Historique admis dans la dénomination de trouble rassemblés autour de l’instabilité neuro-motrice et parallèlement en pathologie clinique.

1882 : Ecole Primaire obligatoire en France – Événement révélateur de norme et de hors-norme attentionnelle.

1897 : Instabilité Motrice (Hoffman , all.)

1897 : Instabilité neuromotrice (Bournenille, Fr.) Notion d’arriération

1914 : Instabilité mentale comme syndrome (réunissant plusieurs symptôme:(défaut d’attention ou instabilité mentale, hyperactivité, comportement pervers avec incorrigibilité) Heuyer (Fr )

1920 : Brain damage syndrome  (Still et Von Economo)

1925 : Wallon parle de syndrome de l’instabilité de l’enfant – Rupture entre neuropsychiatrie infantile et psychiatrie générale – abandon du principe d’arriération mentale– Lien entre entre activité nerveuse et activité psychique sans réductionnisme.

1944 : découverte du métylphénidate par Leandro Panizzon (stimulant proche de l’amphétamine, qui inhibe la recapture de la dopamine et stimule sa libération…)

1950 : Troubles affectivo-caractériels

1950 : Wallon reprend ses travaux et déplace le modèle neurologique vers un modèle relationnel (psychique) ce dernier étant lié à l’environnement de vie.

1955 : Wallon  : «Syndromes d’instabilité posturo-clinique : syndromes d’hypertonie réflexe et d’instabilité posturale. » « Le seul trait commun semble être l’importance du facteur psychique ; le problème qui pourrait se poser est celui de savoir si c’est celui-ci ou le facteur neurologique qui constitue le point de départ de leurs réactions réciproques. » Lien direct entre un altération neurologique et une psychopathologie de l’enfant non établi.
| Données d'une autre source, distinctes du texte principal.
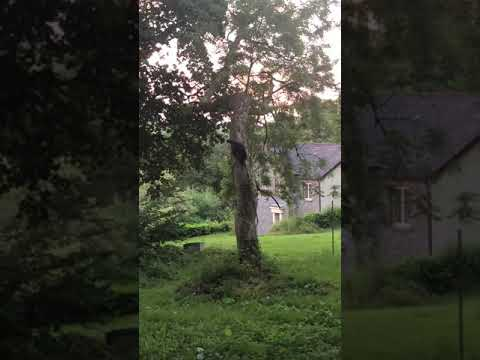 Norwegian Forest Cat descending headfirst down tree.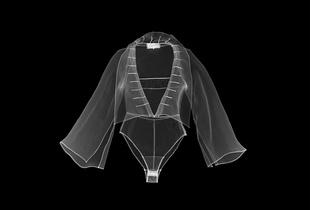 X-Ray Simulation Photography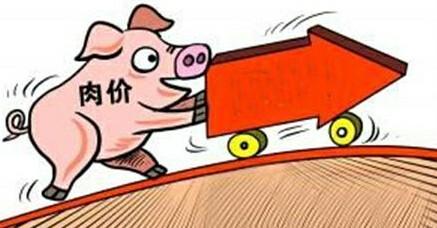 猪肉价格上涨了85.7%,问题究竟出在哪里?专家告诉你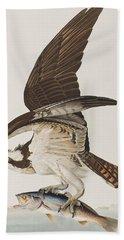 Fish Hawk Or Osprey Beach Towel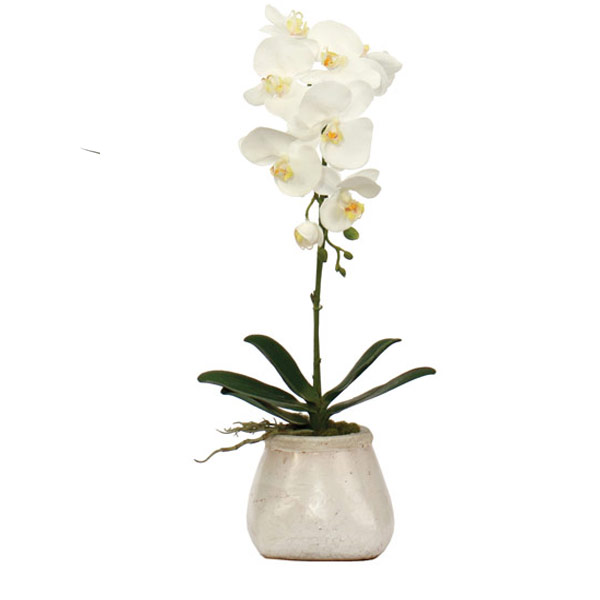 White Phalaenopsis in a Small Stoneware Pot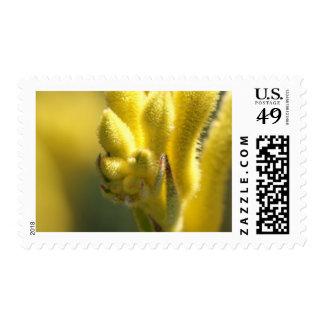 Kanga amarillo envio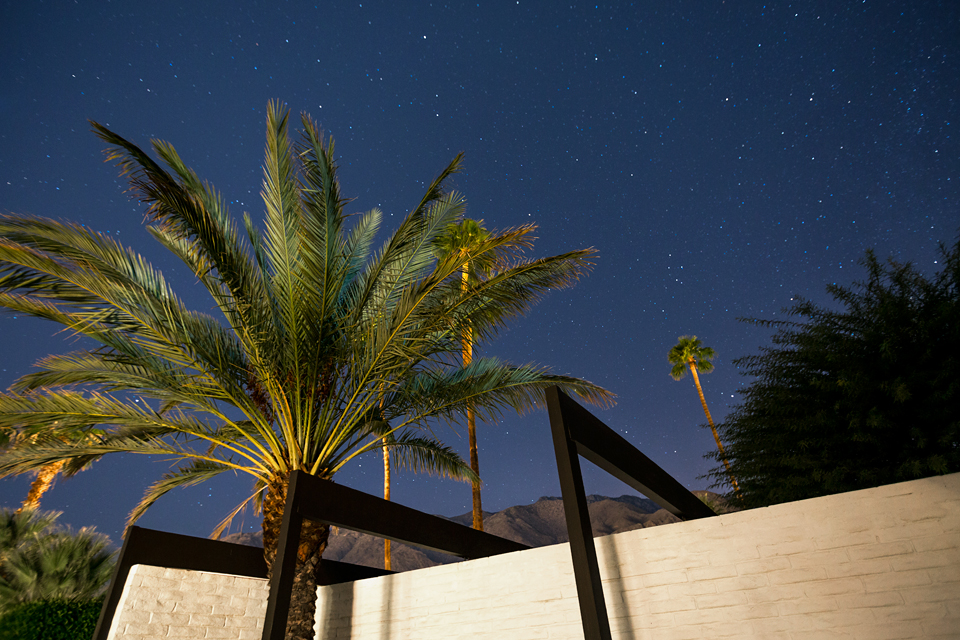 Palm Tree Home - A mid century desert oasis in palm springs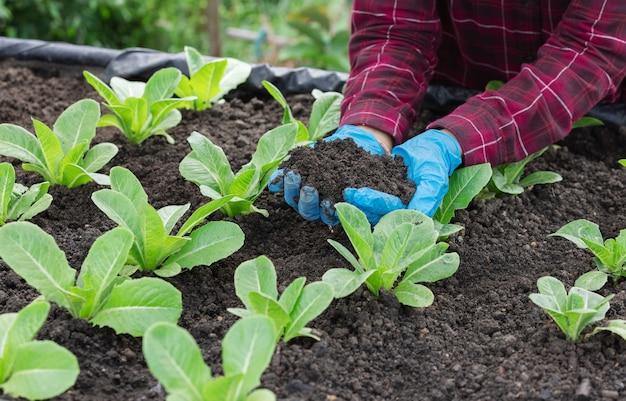 Mano dell'agricoltore che indossa un guanto di plastica che mostra un terreno perfetto in un'azienda agricola di verdure.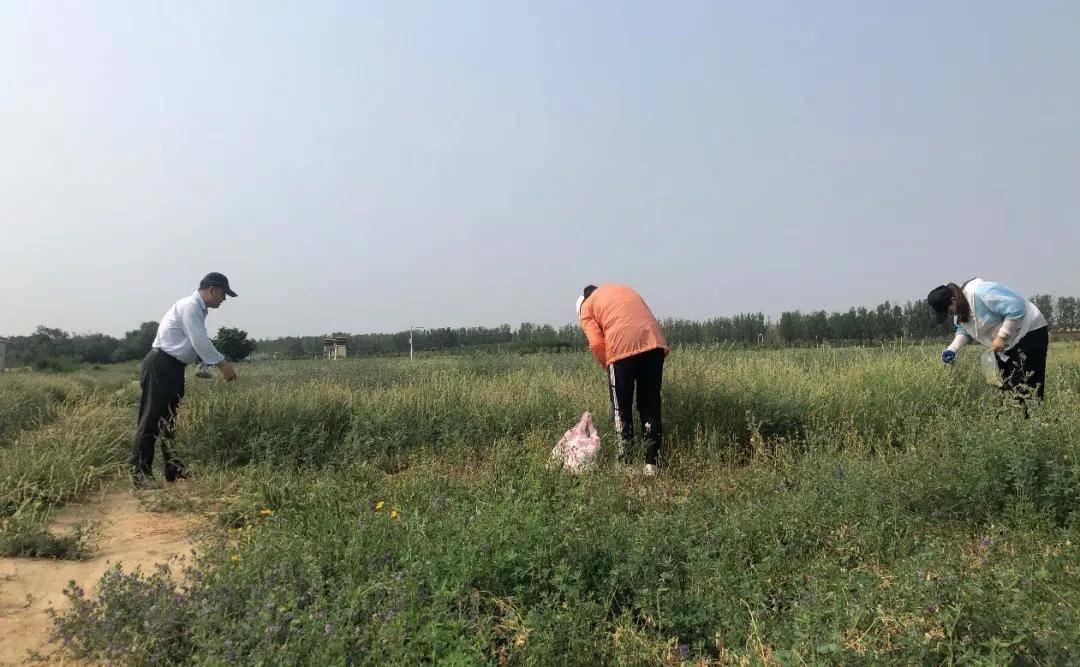 考察组分析了烈日下的红豆草品种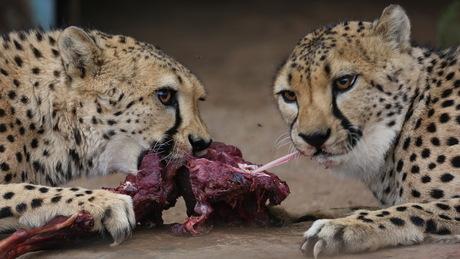Smakelijk eten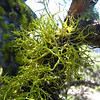 April 13, 2014.  Wolf's Bane lichen, Pilot Rock, Cascade-Siskyou NM, Oregon.
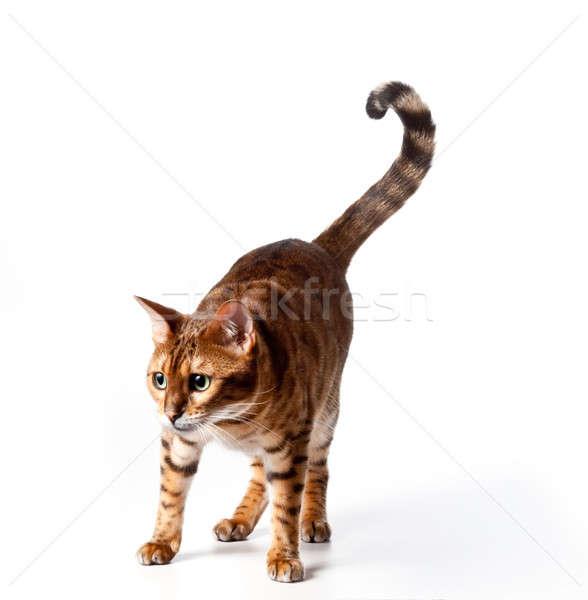 Bengal Tiger Cat staring at invible object Stock photo © backyardproductions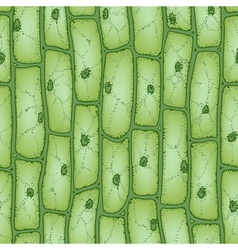 Plant cell pattern2 vector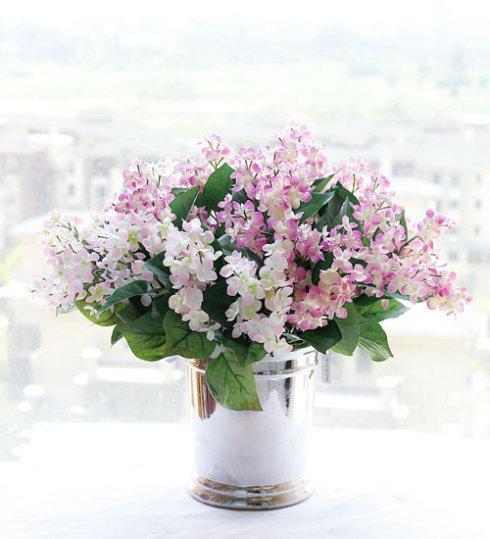 常见花卉——丁香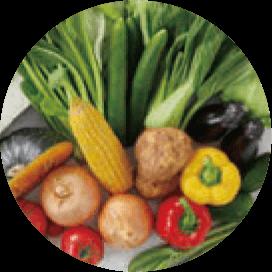 地元芦別産 新鮮野菜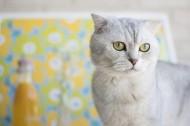 向远处张望的猫图片(10张)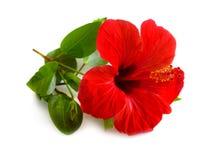 叫作蜀葵的红色木槿 其他名字包括强壮的木槿,上升了莎朗和热带木槿 ?? 图库摄影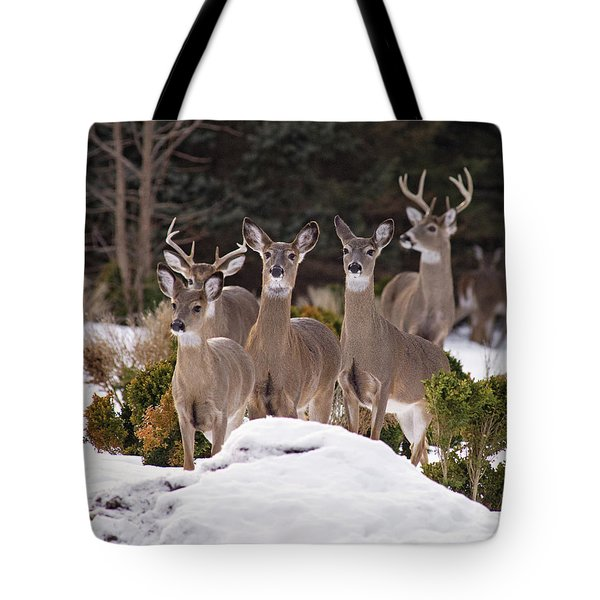 Tote Bag featuring the photograph The Family by Angel Cher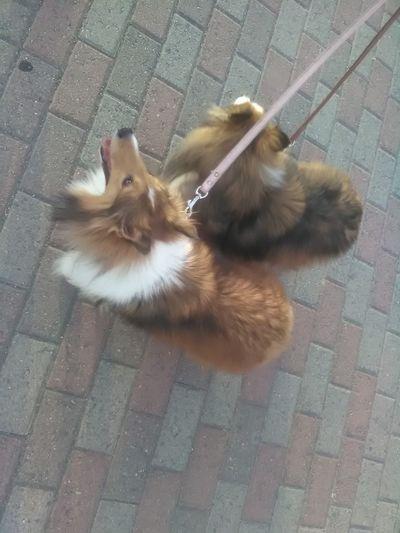 Mascotas Paseo Perros❤ Animal Themes Collies Of Eyeem Domestic Animals High Angle View Parejas♡ Pedigree Dog Pets Raza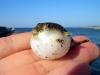 piccolo-pesce-palla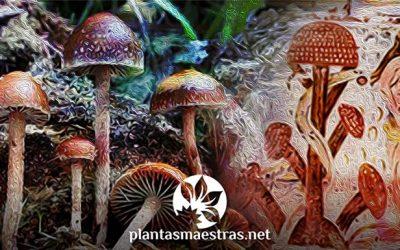 Plantas sagradas: Volver al origen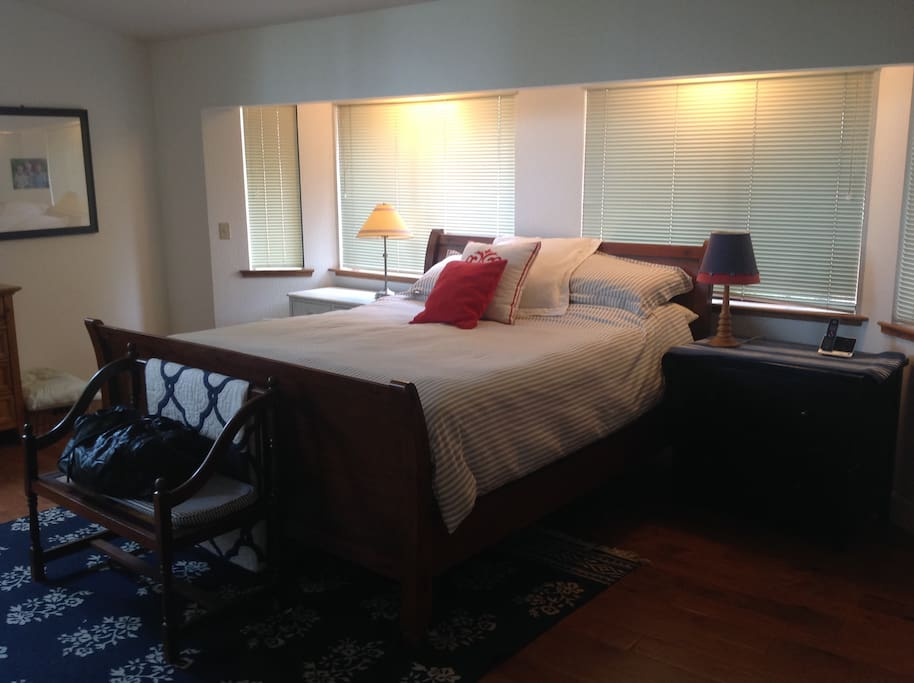 Almost too large Master Bedroom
Années 1960 : Le terme apparaît dans la classification

Années 1960 : Premiers enfants sous Ritaline

1974 : Syndrome hyperkynétique (DSM1– II) Bradley et Laufer

1980 : Déficit attentionnel DSM III

1987 : THADA (trouble d’hyperactivité avec déficit d’attention)

1994 : TDAH est la traduction de l’anglais ADHD (DSM IV)

2013 : DSM 5, Critères diagnostiques du trouble TDA/H (Inattention, hyperactivité/impulsivité, date de reconnaissance de symptômes , et c.)

Diagnostic and Statistical Manual of Mental Disorder

(Répertoire américain des psychopathologies qui fait encore communément référence en clinique.)